Insect Diversity Has Remained Relatively Constant Over Last 125 Million Years

Insects are astonishingly diverse, accounting for nearly three-quarters of all named animal species living today, and their diversity is widely thought to have increased steadily over evolutionary time. A new study, however, finds that insect diversity actually has not changed much over the past 125 million years. It's not that no new insects have evolved.

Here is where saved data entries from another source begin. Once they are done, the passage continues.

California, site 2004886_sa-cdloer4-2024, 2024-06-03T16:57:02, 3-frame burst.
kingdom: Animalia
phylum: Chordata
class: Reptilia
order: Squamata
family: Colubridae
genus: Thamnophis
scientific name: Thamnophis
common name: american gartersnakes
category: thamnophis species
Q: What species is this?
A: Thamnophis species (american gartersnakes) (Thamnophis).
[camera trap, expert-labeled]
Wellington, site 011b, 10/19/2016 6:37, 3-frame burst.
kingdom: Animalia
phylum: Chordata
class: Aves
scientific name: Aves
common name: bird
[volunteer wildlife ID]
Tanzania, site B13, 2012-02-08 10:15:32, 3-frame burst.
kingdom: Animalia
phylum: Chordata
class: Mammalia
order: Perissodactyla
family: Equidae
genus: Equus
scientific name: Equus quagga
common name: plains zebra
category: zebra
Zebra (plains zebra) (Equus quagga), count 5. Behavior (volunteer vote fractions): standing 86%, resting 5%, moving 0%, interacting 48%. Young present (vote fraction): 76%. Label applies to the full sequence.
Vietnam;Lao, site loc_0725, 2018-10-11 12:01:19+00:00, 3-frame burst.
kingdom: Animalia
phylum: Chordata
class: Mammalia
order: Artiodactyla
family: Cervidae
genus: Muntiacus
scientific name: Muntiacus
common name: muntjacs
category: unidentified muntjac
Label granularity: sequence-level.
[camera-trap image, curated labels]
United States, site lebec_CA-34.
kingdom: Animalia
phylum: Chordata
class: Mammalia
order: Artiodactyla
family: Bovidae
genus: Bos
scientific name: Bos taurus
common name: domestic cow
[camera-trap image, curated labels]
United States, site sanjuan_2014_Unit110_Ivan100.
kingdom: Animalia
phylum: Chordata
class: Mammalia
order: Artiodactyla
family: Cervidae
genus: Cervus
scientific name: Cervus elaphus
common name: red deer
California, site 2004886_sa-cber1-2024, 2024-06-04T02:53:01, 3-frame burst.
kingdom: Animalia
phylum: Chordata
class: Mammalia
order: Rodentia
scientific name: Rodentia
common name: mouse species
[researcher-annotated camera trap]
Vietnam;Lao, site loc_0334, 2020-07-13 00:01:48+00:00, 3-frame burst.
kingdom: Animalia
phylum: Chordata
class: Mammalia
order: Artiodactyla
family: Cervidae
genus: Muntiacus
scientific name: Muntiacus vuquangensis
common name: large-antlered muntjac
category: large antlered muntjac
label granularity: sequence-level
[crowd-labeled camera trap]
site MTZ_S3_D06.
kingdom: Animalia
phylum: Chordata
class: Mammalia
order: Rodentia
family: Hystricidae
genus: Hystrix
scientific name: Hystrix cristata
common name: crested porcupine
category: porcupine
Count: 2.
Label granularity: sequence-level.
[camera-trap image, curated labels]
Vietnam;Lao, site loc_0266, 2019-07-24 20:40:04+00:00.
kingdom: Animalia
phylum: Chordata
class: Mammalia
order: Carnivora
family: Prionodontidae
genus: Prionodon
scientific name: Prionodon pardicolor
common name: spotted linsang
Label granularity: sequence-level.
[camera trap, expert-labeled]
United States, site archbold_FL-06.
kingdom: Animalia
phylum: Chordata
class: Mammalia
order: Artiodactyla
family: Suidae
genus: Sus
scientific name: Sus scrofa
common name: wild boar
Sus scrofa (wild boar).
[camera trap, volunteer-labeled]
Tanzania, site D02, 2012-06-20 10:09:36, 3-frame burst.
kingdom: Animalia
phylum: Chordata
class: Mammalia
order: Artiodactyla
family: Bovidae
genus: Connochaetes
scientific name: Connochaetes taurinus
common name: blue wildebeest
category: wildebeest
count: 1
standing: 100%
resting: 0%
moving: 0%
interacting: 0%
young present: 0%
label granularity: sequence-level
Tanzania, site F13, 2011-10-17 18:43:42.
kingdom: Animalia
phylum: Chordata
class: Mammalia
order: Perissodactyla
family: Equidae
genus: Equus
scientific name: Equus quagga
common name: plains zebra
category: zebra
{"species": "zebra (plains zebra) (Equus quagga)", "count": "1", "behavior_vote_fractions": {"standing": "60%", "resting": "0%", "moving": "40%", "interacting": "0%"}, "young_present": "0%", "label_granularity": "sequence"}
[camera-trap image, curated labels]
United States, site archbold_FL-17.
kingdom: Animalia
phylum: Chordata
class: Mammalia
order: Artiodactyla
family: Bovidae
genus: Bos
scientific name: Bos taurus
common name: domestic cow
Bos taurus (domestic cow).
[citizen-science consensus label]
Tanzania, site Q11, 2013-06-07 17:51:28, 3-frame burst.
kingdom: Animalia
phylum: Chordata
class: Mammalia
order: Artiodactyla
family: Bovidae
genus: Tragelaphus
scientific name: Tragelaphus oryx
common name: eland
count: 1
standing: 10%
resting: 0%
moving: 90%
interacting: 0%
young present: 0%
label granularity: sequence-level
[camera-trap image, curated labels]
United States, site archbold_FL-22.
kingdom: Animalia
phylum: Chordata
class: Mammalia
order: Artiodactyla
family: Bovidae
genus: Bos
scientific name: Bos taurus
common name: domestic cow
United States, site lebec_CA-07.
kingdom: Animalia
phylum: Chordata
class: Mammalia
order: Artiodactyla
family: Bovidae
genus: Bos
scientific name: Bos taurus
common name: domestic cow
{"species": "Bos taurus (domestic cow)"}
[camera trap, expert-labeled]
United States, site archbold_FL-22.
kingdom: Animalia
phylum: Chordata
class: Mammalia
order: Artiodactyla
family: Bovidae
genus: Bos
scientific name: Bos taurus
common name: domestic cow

Rather, as new insects have evolved, others have gone extinct, leaving the overall diversity relatively unchanged, according to paleontologist Matthew Clapham, Ph.D., Associate Professor of Earth and Planetary Sciences at UC Santa Cruz (UCSC), whose team published the new findings online on February 3, 2016 in Proceedings of the Royal Society B: Biological Sciences. The article is titled “Ancient Origin of High Taxonomic Richness Among Insects.” Previous studies of how insect diversity has changed over time used methods that artificially inflate the relative richness of younger (more recent) time intervals, Dr. Clapham said. These studies, as well as Dr. Clapham's, looked at the richness of the fossil record with respect to insect families, a broader taxonomic category than species and genus. The earlier studies were based on the first and last appearances of each family in the fossil record, and if there were still insects in that family living today its range was extended to the present. "The problem is that the range we see in the fossil record is always smaller than the real range, because insects don't fossilize very well--they don't have bones or shells," Dr. Clapham explained. "By extending the range of extant families to the present, you increase diversity toward the present day. It's a known bias called 'the pull of the recent.'" To avoid that bias, the Dr.